ObjectivesThe NHS Abdominal Aortic Aneurysm Screening Programme (NAAASP), based on the Multicentre Aneurysm Screening Study (MASS) trial (2002), is being introduced across the UK. Recent studies have demonstrated a decline in prevalence of abdominal aortic aneurysm (AAA). The aim of this study was to examine the effect of this on screening workload. MethodsA model was developed to predict screening and surgical workload for a screening centre (Bristol – population 1,123,203). Workload was compared using data from MASS with data from the “Early Implementers” (EI) of NAAASP. ResultsModelling for 2011/2012 using EI data predicted significantly fewer men diagnosed with an AAA compared to MASS data [84 (EI) versus 198 (MASS) p < 0.0001] and fewer referrals to a vascular surgeon for AAA repair [10 (EI) versus 30 (MASS) p = 0.0002).
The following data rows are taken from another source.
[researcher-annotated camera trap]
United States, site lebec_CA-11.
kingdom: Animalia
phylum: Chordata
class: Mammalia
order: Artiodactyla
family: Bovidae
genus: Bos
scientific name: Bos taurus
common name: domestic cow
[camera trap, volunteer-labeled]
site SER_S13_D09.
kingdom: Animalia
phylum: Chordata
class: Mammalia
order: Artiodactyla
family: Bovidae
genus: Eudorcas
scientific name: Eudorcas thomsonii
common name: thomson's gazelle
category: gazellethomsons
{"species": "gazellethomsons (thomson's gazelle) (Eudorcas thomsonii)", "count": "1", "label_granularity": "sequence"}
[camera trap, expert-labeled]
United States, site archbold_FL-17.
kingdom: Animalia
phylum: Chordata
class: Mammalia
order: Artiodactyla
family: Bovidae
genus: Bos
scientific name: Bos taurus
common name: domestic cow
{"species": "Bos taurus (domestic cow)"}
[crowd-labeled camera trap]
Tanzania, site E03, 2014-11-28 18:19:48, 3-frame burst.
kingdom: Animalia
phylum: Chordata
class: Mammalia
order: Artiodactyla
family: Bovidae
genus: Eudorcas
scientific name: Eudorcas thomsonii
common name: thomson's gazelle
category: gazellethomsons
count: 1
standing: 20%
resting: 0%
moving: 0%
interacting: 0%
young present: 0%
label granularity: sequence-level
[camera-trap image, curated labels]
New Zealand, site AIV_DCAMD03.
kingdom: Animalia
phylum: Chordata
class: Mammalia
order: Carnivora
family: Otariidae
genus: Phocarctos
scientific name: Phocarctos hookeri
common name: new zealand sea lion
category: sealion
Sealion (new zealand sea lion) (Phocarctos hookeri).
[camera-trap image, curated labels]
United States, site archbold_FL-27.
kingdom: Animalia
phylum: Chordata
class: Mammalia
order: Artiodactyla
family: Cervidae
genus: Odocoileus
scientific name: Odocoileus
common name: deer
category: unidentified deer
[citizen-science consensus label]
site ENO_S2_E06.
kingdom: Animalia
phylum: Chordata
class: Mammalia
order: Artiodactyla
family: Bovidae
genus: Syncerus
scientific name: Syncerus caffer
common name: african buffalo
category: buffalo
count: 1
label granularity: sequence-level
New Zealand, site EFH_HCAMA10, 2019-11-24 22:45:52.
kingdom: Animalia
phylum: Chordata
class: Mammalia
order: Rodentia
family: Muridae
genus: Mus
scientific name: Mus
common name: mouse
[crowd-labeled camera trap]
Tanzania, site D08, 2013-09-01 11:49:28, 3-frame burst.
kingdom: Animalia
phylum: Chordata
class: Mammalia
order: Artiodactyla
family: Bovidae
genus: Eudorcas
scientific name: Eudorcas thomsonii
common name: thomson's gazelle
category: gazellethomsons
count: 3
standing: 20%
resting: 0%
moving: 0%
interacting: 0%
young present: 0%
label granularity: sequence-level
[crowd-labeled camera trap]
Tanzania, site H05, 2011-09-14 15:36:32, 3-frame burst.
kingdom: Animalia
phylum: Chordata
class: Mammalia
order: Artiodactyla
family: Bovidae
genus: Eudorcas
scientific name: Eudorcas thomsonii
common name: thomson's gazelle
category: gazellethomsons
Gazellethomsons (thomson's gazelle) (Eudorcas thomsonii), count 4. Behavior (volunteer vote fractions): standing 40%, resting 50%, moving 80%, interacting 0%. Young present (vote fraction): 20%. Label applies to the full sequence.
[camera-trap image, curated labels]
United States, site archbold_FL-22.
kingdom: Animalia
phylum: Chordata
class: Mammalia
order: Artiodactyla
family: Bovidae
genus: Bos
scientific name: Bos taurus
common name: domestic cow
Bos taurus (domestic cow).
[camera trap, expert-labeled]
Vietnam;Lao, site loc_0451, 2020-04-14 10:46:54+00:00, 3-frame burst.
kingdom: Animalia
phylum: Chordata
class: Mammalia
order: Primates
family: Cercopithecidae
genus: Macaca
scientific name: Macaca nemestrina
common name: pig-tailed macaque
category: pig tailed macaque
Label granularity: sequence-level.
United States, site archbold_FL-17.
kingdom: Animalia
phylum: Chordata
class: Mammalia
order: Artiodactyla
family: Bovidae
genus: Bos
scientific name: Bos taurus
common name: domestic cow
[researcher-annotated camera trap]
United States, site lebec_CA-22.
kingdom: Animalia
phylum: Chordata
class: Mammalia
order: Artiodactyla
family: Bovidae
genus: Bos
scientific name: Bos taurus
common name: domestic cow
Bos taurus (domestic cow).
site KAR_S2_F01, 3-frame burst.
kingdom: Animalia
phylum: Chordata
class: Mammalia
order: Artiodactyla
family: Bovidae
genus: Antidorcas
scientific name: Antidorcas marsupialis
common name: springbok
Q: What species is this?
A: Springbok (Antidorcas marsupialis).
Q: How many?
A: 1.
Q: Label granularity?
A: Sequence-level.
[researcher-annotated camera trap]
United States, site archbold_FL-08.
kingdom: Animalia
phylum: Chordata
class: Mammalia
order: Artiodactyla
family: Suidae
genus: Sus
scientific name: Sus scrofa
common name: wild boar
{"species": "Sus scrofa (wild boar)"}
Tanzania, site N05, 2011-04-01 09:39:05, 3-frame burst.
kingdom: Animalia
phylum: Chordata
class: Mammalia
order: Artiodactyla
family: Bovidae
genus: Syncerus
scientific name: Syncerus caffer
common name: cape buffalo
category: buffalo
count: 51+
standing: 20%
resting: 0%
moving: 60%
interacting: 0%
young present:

This difference became more marked with time (2015/16: 90 (EI) versus 212 (MASS) men diagnosed with an AAA (p < 0.0001) and 29 (EI) versus 71 (MASS) referred to a vascular surgeon (p < 0.0001)). From 2015/16 there was also a significant reduction in the predicted number of ultrasound scans. ConclusionsModelling screening activity based on contemporary epidemiological data demonstrates a significant reduction in workload compared to MASS data. This has implications for workforce planning, the introduction of new screening centres and the future of NAAASP.